Et là, le lecteur qui aime Daniel Woodrell, William Gay, Chris Offut, ou Frank Bill, pour n’en citer que quelques-uns se dit qu’il a déjà lu cette histoire plusieurs fois. Pour peu qu’il ait été comme moi un peu déçu par quelques-unes des dernières nouveautés estampillées « rural noir » – oui, je pense à Bull Mountain – il y a des chances pour qu’il aborde Le verger de marbre avec circonspection.
Et, de fait, l’entrée en matière du Verger de marbre laisse à penser qu’Alex Taylor ne fait pas forcément dans l’originalité.
Sauf que, une fois le personnage de Beam et la situation initiale mis en place, Taylor ne se contente pas de copier ses estimables confrères. Si les influences sont bien là, l’auteur n’en arrive pas moins à offrir au lecteur un roman original et, pour tout dire, drôlement bien ficelé. D’abord parce que ce roman initiatique met en scène un héros, Beam, qui n’a a priori pas un grand potentiel de séduction. Adolescent à la masse, un peu lâche, pas très malin, il aimante les ennuis et, généralement, ce sont les autres qui pâtissent à sa place. C’est en fait avant tout l’opposition à Loat Duncan, pourriture de classe internationale et candidat à la couronne du plus gros méchant de la littérature de ces dernières années qui finit par susciter chez le lecteur une once de sympathie à l’égard de Beam. C’est aussi certainement le personnage de Derna, formidable femme malmenée par la vie mais droite dans ses bottes et l’amour qu’elle porte à son fils qui finit par faire voir Beam d’une manière plus indulgente.
Autour de ces personnages principaux tourne aussi toute une procession d’hommes et de femmes que Taylor ne néglige pas et auxquels il donne chair avec talent. Le shérif Dunne et Pete Dougherty, partagés entre leur crainte de Loat et la révolte que sa tyrannie inspire, Ella, rugueuse et fragile, Daryl et son désir de vengeance, et ce mystérieux routier qui porte au roman une certaine aura fantastique au point que l’on peut se demander si l’on est face à un roman noir ou à une histoire horrifique.
Car Alex Taylor plante aussi une ambiance particulière dans cette Amérique profonde abandonnée des dieux et dans laquelle, abondante littérature et surenchère dans la violence oblige, on ne sait plus si l’on navigue dans le fantasme, le mythe ou la rude réalité.
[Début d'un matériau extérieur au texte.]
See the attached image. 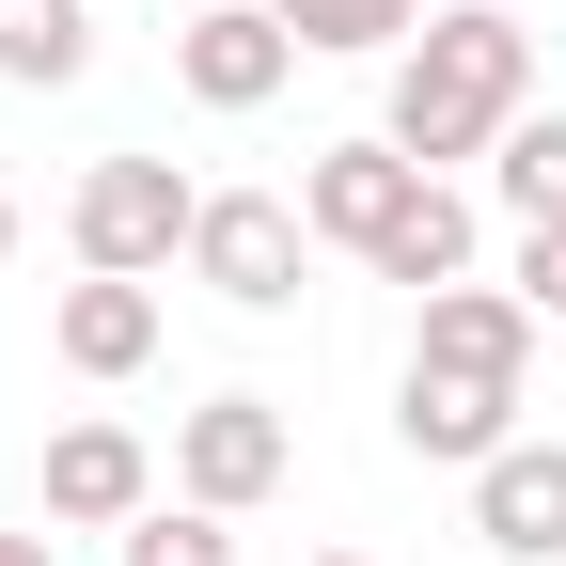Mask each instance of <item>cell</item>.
<instances>
[{
  "instance_id": "6da1fadb",
  "label": "cell",
  "mask_w": 566,
  "mask_h": 566,
  "mask_svg": "<svg viewBox=\"0 0 566 566\" xmlns=\"http://www.w3.org/2000/svg\"><path fill=\"white\" fill-rule=\"evenodd\" d=\"M535 300L520 283H441L409 300V378H394V441L441 457V472H488L520 441V394H535Z\"/></svg>"
},
{
  "instance_id": "7a4b0ae2",
  "label": "cell",
  "mask_w": 566,
  "mask_h": 566,
  "mask_svg": "<svg viewBox=\"0 0 566 566\" xmlns=\"http://www.w3.org/2000/svg\"><path fill=\"white\" fill-rule=\"evenodd\" d=\"M535 111V32L504 17V0H441V17H424L409 48H394V142L424 174H457V158H488V142H504Z\"/></svg>"
},
{
  "instance_id": "3957f363",
  "label": "cell",
  "mask_w": 566,
  "mask_h": 566,
  "mask_svg": "<svg viewBox=\"0 0 566 566\" xmlns=\"http://www.w3.org/2000/svg\"><path fill=\"white\" fill-rule=\"evenodd\" d=\"M189 221H205V189L174 174V158H95L80 189H63V252L80 268H126V283H158V268H189Z\"/></svg>"
},
{
  "instance_id": "277c9868",
  "label": "cell",
  "mask_w": 566,
  "mask_h": 566,
  "mask_svg": "<svg viewBox=\"0 0 566 566\" xmlns=\"http://www.w3.org/2000/svg\"><path fill=\"white\" fill-rule=\"evenodd\" d=\"M300 252H315L300 189H205V221H189V283L237 300V315H283V300H300Z\"/></svg>"
},
{
  "instance_id": "5b68a950",
  "label": "cell",
  "mask_w": 566,
  "mask_h": 566,
  "mask_svg": "<svg viewBox=\"0 0 566 566\" xmlns=\"http://www.w3.org/2000/svg\"><path fill=\"white\" fill-rule=\"evenodd\" d=\"M283 472H300V424H283L268 394H205V409H174V504L252 520Z\"/></svg>"
},
{
  "instance_id": "8992f818",
  "label": "cell",
  "mask_w": 566,
  "mask_h": 566,
  "mask_svg": "<svg viewBox=\"0 0 566 566\" xmlns=\"http://www.w3.org/2000/svg\"><path fill=\"white\" fill-rule=\"evenodd\" d=\"M409 205H424V158H409L394 126L315 142V158H300V221H315V252H363V268H378V237L409 221Z\"/></svg>"
},
{
  "instance_id": "52a82bcc",
  "label": "cell",
  "mask_w": 566,
  "mask_h": 566,
  "mask_svg": "<svg viewBox=\"0 0 566 566\" xmlns=\"http://www.w3.org/2000/svg\"><path fill=\"white\" fill-rule=\"evenodd\" d=\"M300 63H315V48L283 32L268 0H205V17H174V80H189V111H268Z\"/></svg>"
},
{
  "instance_id": "ba28073f",
  "label": "cell",
  "mask_w": 566,
  "mask_h": 566,
  "mask_svg": "<svg viewBox=\"0 0 566 566\" xmlns=\"http://www.w3.org/2000/svg\"><path fill=\"white\" fill-rule=\"evenodd\" d=\"M472 535L488 566H566V441H504L472 472Z\"/></svg>"
},
{
  "instance_id": "9c48e42d",
  "label": "cell",
  "mask_w": 566,
  "mask_h": 566,
  "mask_svg": "<svg viewBox=\"0 0 566 566\" xmlns=\"http://www.w3.org/2000/svg\"><path fill=\"white\" fill-rule=\"evenodd\" d=\"M48 346H63V378H142V363H158V283L80 268V283L48 300Z\"/></svg>"
},
{
  "instance_id": "30bf717a",
  "label": "cell",
  "mask_w": 566,
  "mask_h": 566,
  "mask_svg": "<svg viewBox=\"0 0 566 566\" xmlns=\"http://www.w3.org/2000/svg\"><path fill=\"white\" fill-rule=\"evenodd\" d=\"M142 504H158V457H142L126 424H63L48 441V520L63 535H126Z\"/></svg>"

Si le décor, construit avec rigueur et sens du détail semble en effet ancrer le récit dans une matérialité triviale, l’écriture de Taylor, pas dénuée de poésie et qui se plaît à laisser autour du réel des zones d’ombre, rend tout cela étrangement onirique et mouvant.
Et c’est avec une certaine délectation que l’on se laisse entraîner dans ce Kentucky hors du temps et parfois cauchemardesque à la suite de personnages de tragédie.
Alex Taylor, Le verger de marbre (The Marble Orchard, 2014), Gallmeister, coll. NeoNoir, 2016. Traduit par Anatole Pons. 272 p.